Et à présent, une dernière question, qui vient du Chili, car nous sommes vraiment très internationaux: nous avons également une correspondante de la télévision catholique chilienne avec nous. Nous lui donnons la parole pour la dernière question: Maria Burgos....

Merci père Lombardi. Votre Sainteté, quels signes d'espérance voit l'Eglise dans le continent africain? Et: pensez-vous pouvoir adresser un message d'espérance à l'Afrique?

Notre foi est par définition espérance: c'est l'Ecriture Sainte qui nous le dit. Et donc, qui apporte la foi est convaincu d'apporter aussi l'espérance. Il me semble, malgré tous les problèmes que nous connaissons bien, qu'il existe de grands signes d'espérance. De nouveaux gouvernements, de nouvelles disponibilités à la collaboration, la lutte contre la corruption — un grand mal qui doit être surmonté! — et également l'ouverture des religions traditionnelles à la foi chrétienne, parce que dans les religions traditionnelles tous connaissent Dieu, le Dieu unique, mais qui semble un peu lointain. Ils attendent qu'il s'approche. C'est dans l'annonce de Dieu fait homme que ces dernières se reconnaissent: Dieu s'est réellement approché. Et puis il existe de nombreuses choses en commun avec l'Eglise catholique: disons, le culte des ancêtres trouve sa réponse dans la communion des saints, dans le purgatoire. Les saints ne sont pas seulement les canonisés, ce sont tous nos morts. Et ainsi, dans le Corps du Christ s'accomplit précisément aussi ce que sous entendait le culte des ancêtres. Et ainsi de suite. Ainsi, il existe une rencontre profonde qui apporte réellement espérance.
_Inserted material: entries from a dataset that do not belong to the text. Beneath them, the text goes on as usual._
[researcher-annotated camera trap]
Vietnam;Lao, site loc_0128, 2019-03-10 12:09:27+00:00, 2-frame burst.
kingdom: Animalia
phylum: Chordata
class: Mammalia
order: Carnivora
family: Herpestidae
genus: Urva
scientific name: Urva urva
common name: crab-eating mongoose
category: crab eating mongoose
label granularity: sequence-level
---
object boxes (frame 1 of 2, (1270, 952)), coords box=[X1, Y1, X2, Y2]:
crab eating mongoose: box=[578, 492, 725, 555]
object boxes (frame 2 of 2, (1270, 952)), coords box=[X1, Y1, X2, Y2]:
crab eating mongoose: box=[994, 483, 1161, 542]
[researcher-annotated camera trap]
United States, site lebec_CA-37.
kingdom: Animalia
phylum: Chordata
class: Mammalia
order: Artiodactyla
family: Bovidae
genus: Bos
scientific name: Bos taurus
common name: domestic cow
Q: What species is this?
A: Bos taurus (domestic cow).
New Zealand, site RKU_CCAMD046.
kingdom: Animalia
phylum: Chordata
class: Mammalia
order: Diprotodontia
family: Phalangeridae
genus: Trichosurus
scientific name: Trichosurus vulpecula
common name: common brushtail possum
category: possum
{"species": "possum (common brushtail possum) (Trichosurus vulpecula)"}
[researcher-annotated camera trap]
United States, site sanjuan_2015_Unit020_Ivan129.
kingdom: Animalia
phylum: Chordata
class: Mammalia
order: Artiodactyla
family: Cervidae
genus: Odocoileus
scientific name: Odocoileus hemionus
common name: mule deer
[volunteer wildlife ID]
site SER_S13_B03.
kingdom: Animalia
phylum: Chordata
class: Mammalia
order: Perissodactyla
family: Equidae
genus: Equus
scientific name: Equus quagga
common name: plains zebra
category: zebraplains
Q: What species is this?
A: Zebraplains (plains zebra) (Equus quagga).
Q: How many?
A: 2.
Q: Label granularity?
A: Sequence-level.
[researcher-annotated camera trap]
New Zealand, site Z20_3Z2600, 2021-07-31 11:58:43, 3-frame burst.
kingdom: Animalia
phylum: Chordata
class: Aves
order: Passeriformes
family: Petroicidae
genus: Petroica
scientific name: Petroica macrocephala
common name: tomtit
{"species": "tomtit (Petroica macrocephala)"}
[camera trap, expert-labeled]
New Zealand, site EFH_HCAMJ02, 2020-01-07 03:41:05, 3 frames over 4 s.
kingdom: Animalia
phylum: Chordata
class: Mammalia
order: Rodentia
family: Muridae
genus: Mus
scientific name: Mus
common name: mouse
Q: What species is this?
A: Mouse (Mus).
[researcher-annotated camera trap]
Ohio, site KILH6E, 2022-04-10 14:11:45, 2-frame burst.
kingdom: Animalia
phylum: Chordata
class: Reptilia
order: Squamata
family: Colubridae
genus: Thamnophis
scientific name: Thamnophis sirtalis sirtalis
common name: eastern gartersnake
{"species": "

Le dialogue interreligieux se développe aussi — j'ai parlé jusqu'à présent avec plus de la moitié des évêques africains et les relations avec les musulmans, malgré les problèmes existants, sont d'après ce qu'ils m'ont dit, très prometteuses; le dialogue se développe dans le respect réciproque et la collaboration dans les responsabilités éthiques communes. Du reste, se développe aussi ce sens de catholicité qui aide à surmonter le tribalisme, un des grands problèmes, et il en jaillit la joie d'être chrétiens. Un problème des religions traditionnelles est la peur des esprits. Un des évêques africains m'a dit: quelqu'un est réellement converti au christianisme, est pleinement devenu chrétien, quand il sait que le Christ est réellement plus fort. La peur n'existe plus. Et cela aussi est un phénomène croissant. Je dirais ainsi que, malgré la présence de tant d'éléments et problèmes, les forces spirituelles, économiques et humaines grandissent et nous donnent de l'espérance, et je voudrais précisément mettre en lumière les éléments de l'espérance.

 

Merci beaucoup, Votre Sainteté, du temps que vous nous avez accordé. C'est une excellente introduction pour suivre votre voyage avec un grand enthousiasme. Nous nous engageons à diffuser votre message sur tout le continent et auprès de tous nos lecteurs et auditeurs.